We constructed past and present-day final climate niche models using six bioclimatic variables: annual mean temperature (Bio1), mean temperature of the coldest quarter (Bio11), annual precipitation (Bio12), precipitation of the driest month (Bio14), precipitation seasonality (Bio15), and precipitation of the warmest quarter (Bio18). This model had a very high value of area under the receiving operator characteristics curve (AUC = 0.919 ± 0.067 SD), indicating overall good performance. The predicted habitat suitability area in the present was consistent with the current distribution of the species, but some areas in the northern and west side of the Pyrenees where the Morales grasshopper has not been recorded were also predicted to be suitable for the species (Fig. 3a). Projections of the present-day climate niche envelope to the LGM and LIG suggesting that the Pyrenean Morales grasshopper has experienced important distributional shifts during the Pleistocene. During the LGM, areas above 1 800–2 000 m.a.s.l. resulted unsuitable for the species and its potential distribution range expanded to areas of lower altitude across the western and northern side of the Pyrenees (Fig. 3b). Conversely, the potential distribution range of the species during the LIG expanded to higher altitudes but its peripheral geographical limits were similar than in the present (Fig. 3c).

Fig. 3
figure 3

Climate niche modelling of the Pyrenean Morales grasshopper for (a) the present, (b) the Last Glacial Maximum (LGM, c. 21 kya BP) and (c) the Last Interglacial (LIG; c. 120–140 kya BP). Climatically suitable areas defined using the maximum training sensitivity plus specificity threshold (MTSS) is in red. The topography is in the background map, in which whiter colors indicate higher elevations and darker colors indicate lower elevations (range from 0 to 3404 m.a.s.l.). Yellow dots represent the eleven sampling sites

Population genetic structure

Pairwise F ST-values ranged from 0.021 to 0.216 and 53 of 55 comparisons were significant after sequential Bonferroni correction (Additional file 1: Table S1). Pairwise F STNA-values were lower than F ST-values and ranged from 0.014 to 0.148. Pairwise F ST-values were highly correlated with pairwise F STNA-values (Mantel r = 0.941; P < 0.001).
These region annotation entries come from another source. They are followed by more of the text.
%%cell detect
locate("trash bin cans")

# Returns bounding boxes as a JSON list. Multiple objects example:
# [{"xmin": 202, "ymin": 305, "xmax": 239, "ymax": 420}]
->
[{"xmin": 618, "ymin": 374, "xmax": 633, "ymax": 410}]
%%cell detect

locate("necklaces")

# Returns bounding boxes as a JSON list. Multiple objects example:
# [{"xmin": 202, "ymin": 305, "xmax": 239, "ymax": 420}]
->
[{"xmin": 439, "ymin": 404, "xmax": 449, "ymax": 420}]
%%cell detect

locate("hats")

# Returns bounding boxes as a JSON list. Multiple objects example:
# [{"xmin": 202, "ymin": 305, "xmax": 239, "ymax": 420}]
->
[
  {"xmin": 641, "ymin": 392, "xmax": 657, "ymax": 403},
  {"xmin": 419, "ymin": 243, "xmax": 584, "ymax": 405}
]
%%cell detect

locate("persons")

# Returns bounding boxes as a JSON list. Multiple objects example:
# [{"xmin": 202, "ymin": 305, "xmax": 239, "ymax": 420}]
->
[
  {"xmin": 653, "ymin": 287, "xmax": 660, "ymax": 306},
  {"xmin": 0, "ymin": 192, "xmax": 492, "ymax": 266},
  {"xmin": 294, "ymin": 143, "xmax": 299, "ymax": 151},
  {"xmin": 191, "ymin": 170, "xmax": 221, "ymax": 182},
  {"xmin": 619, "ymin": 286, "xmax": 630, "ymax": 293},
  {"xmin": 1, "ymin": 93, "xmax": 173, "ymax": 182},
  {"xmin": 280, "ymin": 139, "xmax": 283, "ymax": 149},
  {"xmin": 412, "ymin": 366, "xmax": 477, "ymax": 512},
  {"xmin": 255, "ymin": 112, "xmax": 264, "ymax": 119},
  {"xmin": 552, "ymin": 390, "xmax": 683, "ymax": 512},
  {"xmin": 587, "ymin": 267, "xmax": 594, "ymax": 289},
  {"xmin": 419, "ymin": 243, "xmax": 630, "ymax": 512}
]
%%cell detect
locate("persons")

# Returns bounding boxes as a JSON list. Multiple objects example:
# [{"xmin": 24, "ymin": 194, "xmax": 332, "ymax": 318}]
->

STRUCTURE analyses on all populations showed that the best-supported number of clusters was K = 2 according to the ΔK method (Fig. 2b; Additional file 1: Figure S2). These initial analyses detected a strong correspondence between the inferred genetic clusters and their geographic location, even when a broader range of K-values (K = 2–7) was evaluated. Subsequent hierarchical analyses on different subsets of populations detected further genetic structuring (Fig. 2b). Individual assignment probabilities to a certain genetic cluster were generally high and the distribution of the hierarchical genetic structure exhibited congruence with the geographical location of the studied populations. Consecutive hierarchical analyses revealed that each population constituted a single cluster, although many pairs of populations showed a considerable degree of genetic admixture (Fig. 2b).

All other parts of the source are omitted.